** START OF Records for this task **

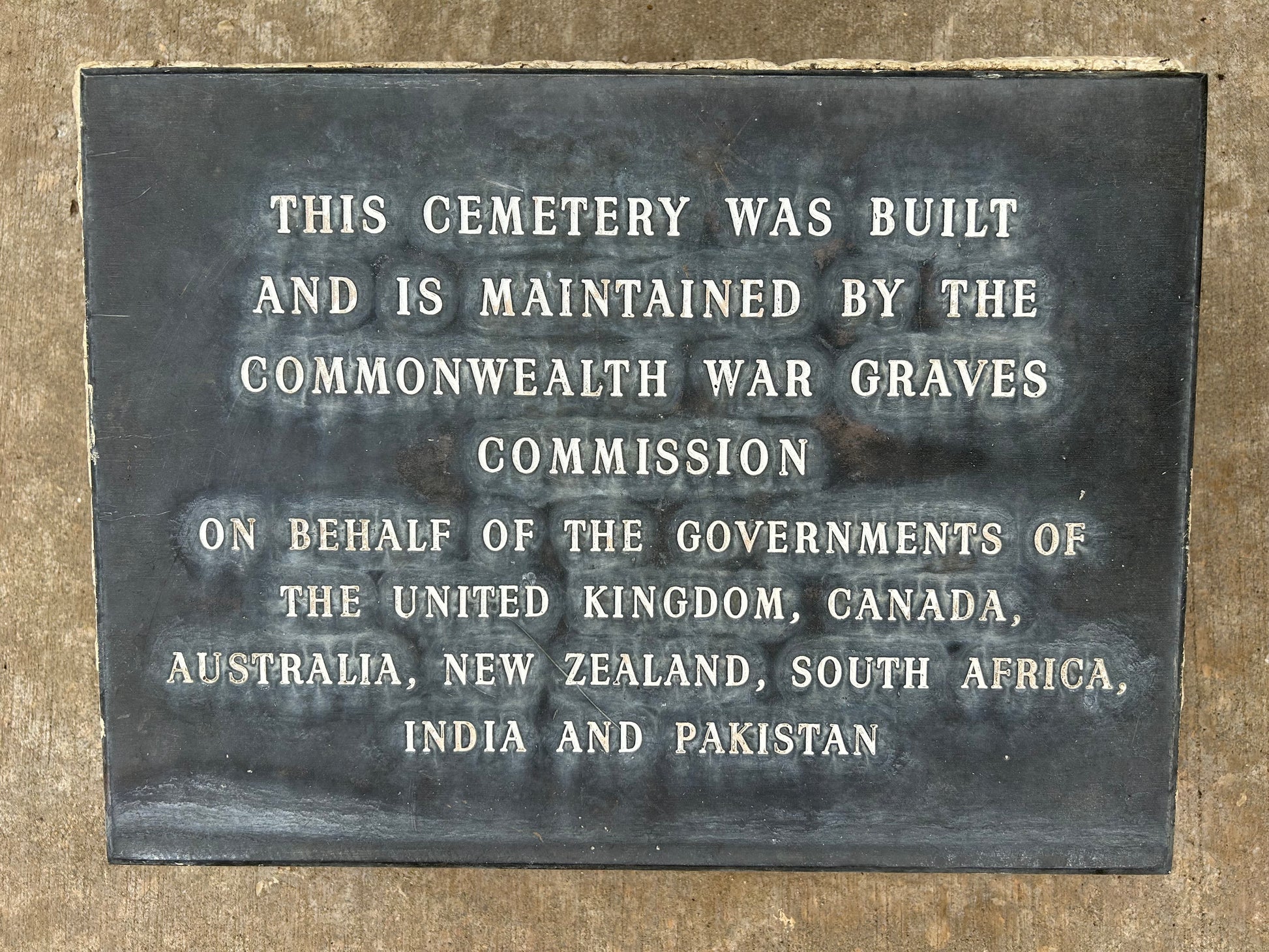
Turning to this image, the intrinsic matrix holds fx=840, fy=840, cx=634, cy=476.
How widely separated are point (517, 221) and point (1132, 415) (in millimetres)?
2168

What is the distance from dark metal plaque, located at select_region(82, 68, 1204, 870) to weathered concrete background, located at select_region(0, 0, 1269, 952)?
44cm

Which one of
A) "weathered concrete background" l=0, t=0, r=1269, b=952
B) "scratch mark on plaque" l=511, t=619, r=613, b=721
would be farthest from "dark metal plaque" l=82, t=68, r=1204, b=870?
"weathered concrete background" l=0, t=0, r=1269, b=952

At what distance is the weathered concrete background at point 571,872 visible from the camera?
3.14 meters

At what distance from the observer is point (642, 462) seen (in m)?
2.85

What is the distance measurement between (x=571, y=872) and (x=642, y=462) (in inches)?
66.3

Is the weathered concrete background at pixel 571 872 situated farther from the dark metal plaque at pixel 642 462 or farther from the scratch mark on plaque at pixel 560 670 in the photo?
the scratch mark on plaque at pixel 560 670

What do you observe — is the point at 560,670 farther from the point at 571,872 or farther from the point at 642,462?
the point at 571,872

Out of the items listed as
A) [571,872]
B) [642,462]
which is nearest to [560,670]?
[642,462]

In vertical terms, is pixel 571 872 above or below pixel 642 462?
below

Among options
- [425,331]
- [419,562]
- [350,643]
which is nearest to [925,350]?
[425,331]

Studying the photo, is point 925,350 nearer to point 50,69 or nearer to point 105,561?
point 105,561

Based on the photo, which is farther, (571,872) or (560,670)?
(571,872)

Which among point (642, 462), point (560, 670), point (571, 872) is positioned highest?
point (642, 462)

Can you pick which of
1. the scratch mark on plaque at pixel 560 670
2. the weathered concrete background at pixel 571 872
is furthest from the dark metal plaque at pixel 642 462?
the weathered concrete background at pixel 571 872
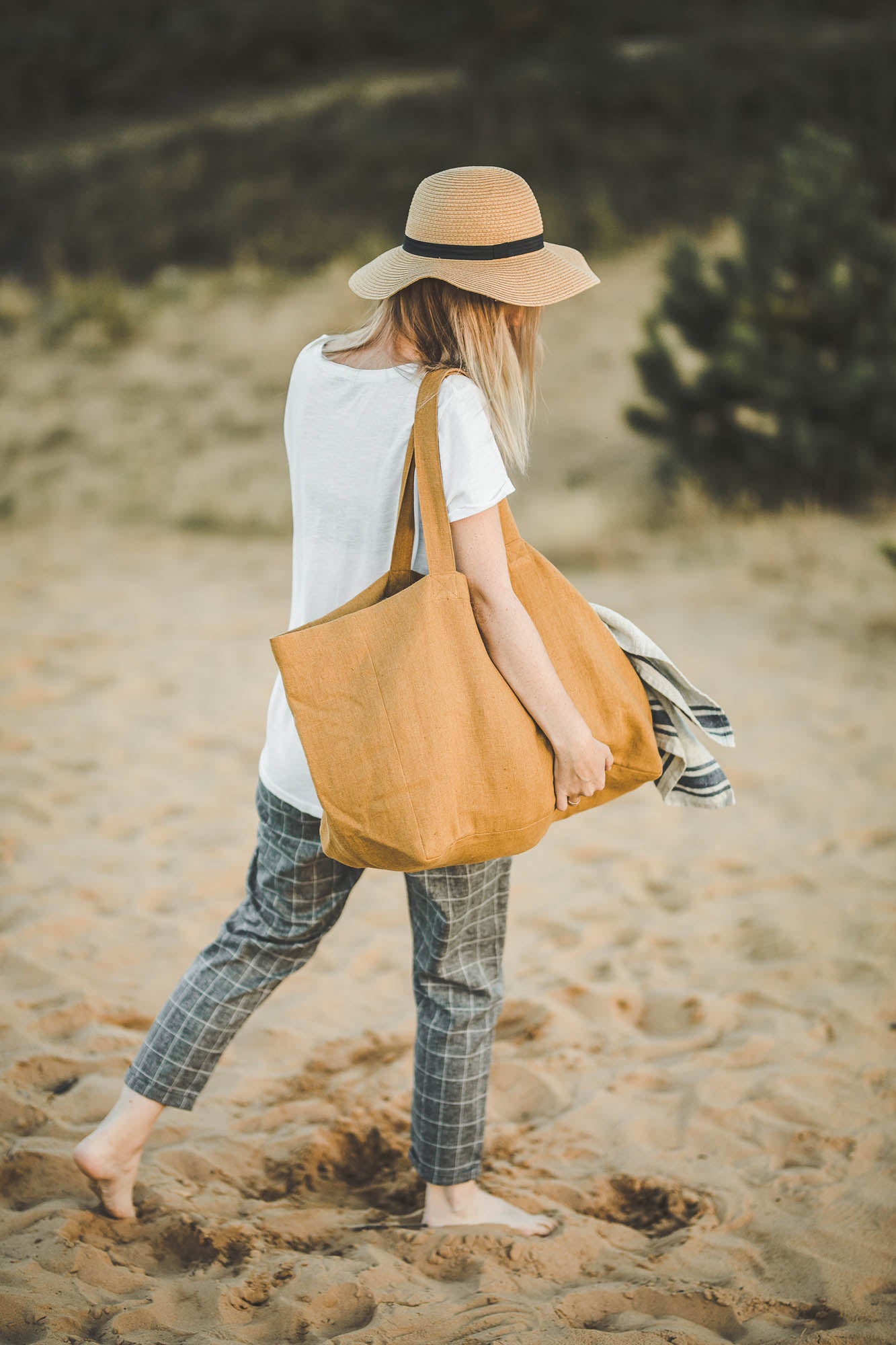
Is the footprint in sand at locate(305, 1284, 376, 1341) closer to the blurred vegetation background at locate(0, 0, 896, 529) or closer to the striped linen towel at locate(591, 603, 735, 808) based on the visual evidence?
the striped linen towel at locate(591, 603, 735, 808)

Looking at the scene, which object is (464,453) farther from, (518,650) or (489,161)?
(489,161)

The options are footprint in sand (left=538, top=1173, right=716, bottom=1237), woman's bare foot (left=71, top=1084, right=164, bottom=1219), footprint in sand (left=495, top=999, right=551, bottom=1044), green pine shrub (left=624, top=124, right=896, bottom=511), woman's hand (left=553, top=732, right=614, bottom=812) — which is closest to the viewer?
woman's hand (left=553, top=732, right=614, bottom=812)

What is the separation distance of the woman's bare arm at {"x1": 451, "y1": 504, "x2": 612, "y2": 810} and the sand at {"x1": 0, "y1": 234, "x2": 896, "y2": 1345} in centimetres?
90

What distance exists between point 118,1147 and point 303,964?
454 millimetres

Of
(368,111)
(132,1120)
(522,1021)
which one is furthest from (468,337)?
(368,111)

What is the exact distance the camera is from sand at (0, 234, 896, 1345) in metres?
1.76

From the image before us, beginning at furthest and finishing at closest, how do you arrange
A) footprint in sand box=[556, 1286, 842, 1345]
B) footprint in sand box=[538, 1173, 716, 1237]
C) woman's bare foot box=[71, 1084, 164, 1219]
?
footprint in sand box=[538, 1173, 716, 1237] → woman's bare foot box=[71, 1084, 164, 1219] → footprint in sand box=[556, 1286, 842, 1345]

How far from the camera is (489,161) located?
13.2 metres

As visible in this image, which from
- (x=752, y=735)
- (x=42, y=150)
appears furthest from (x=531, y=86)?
(x=752, y=735)

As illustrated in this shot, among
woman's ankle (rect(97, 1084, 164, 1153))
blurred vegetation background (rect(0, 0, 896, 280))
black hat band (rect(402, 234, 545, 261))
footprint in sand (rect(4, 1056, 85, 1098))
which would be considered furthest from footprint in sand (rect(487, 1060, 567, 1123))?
blurred vegetation background (rect(0, 0, 896, 280))

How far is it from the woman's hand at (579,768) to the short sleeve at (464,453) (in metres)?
0.38

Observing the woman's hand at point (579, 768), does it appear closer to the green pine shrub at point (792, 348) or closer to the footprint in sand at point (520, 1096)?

** END OF Records for this task **

#### Instruction
Reproduce all of the records above word for word, omitting the pictures.

#### Solution
Turning to this image, the intrinsic matrix holds fx=840, fy=840, cx=634, cy=476.
How widely separated are point (517, 221) and point (1132, 415) (in millimetres)?
2168

What is the distance from dark metal plaque, located at select_region(82, 68, 1204, 870) to weathered concrete background, located at select_region(0, 0, 1269, 952)?
44cm

Which one of
A) "weathered concrete background" l=0, t=0, r=1269, b=952
B) "scratch mark on plaque" l=511, t=619, r=613, b=721
would be farthest from "dark metal plaque" l=82, t=68, r=1204, b=870?
"weathered concrete background" l=0, t=0, r=1269, b=952

At what distance is the weathered concrete background at point 571,872 visible from the camera?
3.14 meters

At what distance from the observer is point (642, 462) seen (in m)?
2.85

What is the distance measurement between (x=571, y=872) and (x=642, y=462) (in inches)?
66.3

Is the weathered concrete background at pixel 571 872 situated farther from the dark metal plaque at pixel 642 462 or farther from the scratch mark on plaque at pixel 560 670 in the photo?
the scratch mark on plaque at pixel 560 670

What do you observe — is the point at 560,670 farther from the point at 571,872 or farther from the point at 642,462?
the point at 571,872

Out of the items listed as
A) [571,872]
B) [642,462]
which is nearest to [560,670]?
[642,462]

In vertical terms, is pixel 571 872 above or below pixel 642 462?
below

Among options
- [425,331]
- [419,562]
- [350,643]
which is nearest to [925,350]?
[425,331]

Studying the photo, is point 925,350 nearer to point 50,69 or nearer to point 105,561?
point 105,561

Based on the photo, which is farther, (571,872) or (560,670)?
(571,872)

Which among point (642, 462), point (560, 670), point (571, 872) is positioned highest?
point (642, 462)

Can you pick which of
1. the scratch mark on plaque at pixel 560 670
2. the weathered concrete background at pixel 571 872
is furthest from the dark metal plaque at pixel 642 462?
the weathered concrete background at pixel 571 872
Is the footprint in sand at locate(305, 1284, 376, 1341) closer to the blurred vegetation background at locate(0, 0, 896, 529) or closer to the striped linen towel at locate(591, 603, 735, 808) based on the visual evidence?
the striped linen towel at locate(591, 603, 735, 808)

Looking at the scene, which object is (464,453) farther from, (518,650) or (489,161)?
(489,161)

The options are footprint in sand (left=538, top=1173, right=716, bottom=1237), woman's bare foot (left=71, top=1084, right=164, bottom=1219), footprint in sand (left=495, top=999, right=551, bottom=1044), green pine shrub (left=624, top=124, right=896, bottom=511), woman's hand (left=553, top=732, right=614, bottom=812) — which is closest to the viewer?
woman's hand (left=553, top=732, right=614, bottom=812)

What is the separation distance of the woman's bare arm at {"x1": 451, "y1": 504, "x2": 612, "y2": 810} and the sand at {"x1": 0, "y1": 234, "x2": 896, "y2": 1345} in centimetres?
90

What distance exists between point 118,1147 and point 303,964?
454 millimetres

Of
(368,111)
(132,1120)
(522,1021)
which one is furthest from (468,337)?
(368,111)

What is the exact distance the camera is from sand at (0, 234, 896, 1345) in metres?
1.76

From the image before us, beginning at furthest and finishing at closest, how do you arrange
A) footprint in sand box=[556, 1286, 842, 1345]
B) footprint in sand box=[538, 1173, 716, 1237]
C) woman's bare foot box=[71, 1084, 164, 1219]
?
footprint in sand box=[538, 1173, 716, 1237] → woman's bare foot box=[71, 1084, 164, 1219] → footprint in sand box=[556, 1286, 842, 1345]

How far from the camera is (489,161) located?
13.2 metres

As visible in this image, which from
- (x=752, y=735)
- (x=42, y=150)
appears furthest from (x=531, y=86)?
(x=752, y=735)

As illustrated in this shot, among
woman's ankle (rect(97, 1084, 164, 1153))
blurred vegetation background (rect(0, 0, 896, 280))
black hat band (rect(402, 234, 545, 261))
footprint in sand (rect(4, 1056, 85, 1098))
which would be considered furthest from footprint in sand (rect(487, 1060, 567, 1123))?
blurred vegetation background (rect(0, 0, 896, 280))

How far is it from the woman's hand at (579,768) to the short sleeve at (464,453) (in metres)?
0.38

Observing the woman's hand at point (579, 768), does it appear closer to the green pine shrub at point (792, 348) or closer to the footprint in sand at point (520, 1096)?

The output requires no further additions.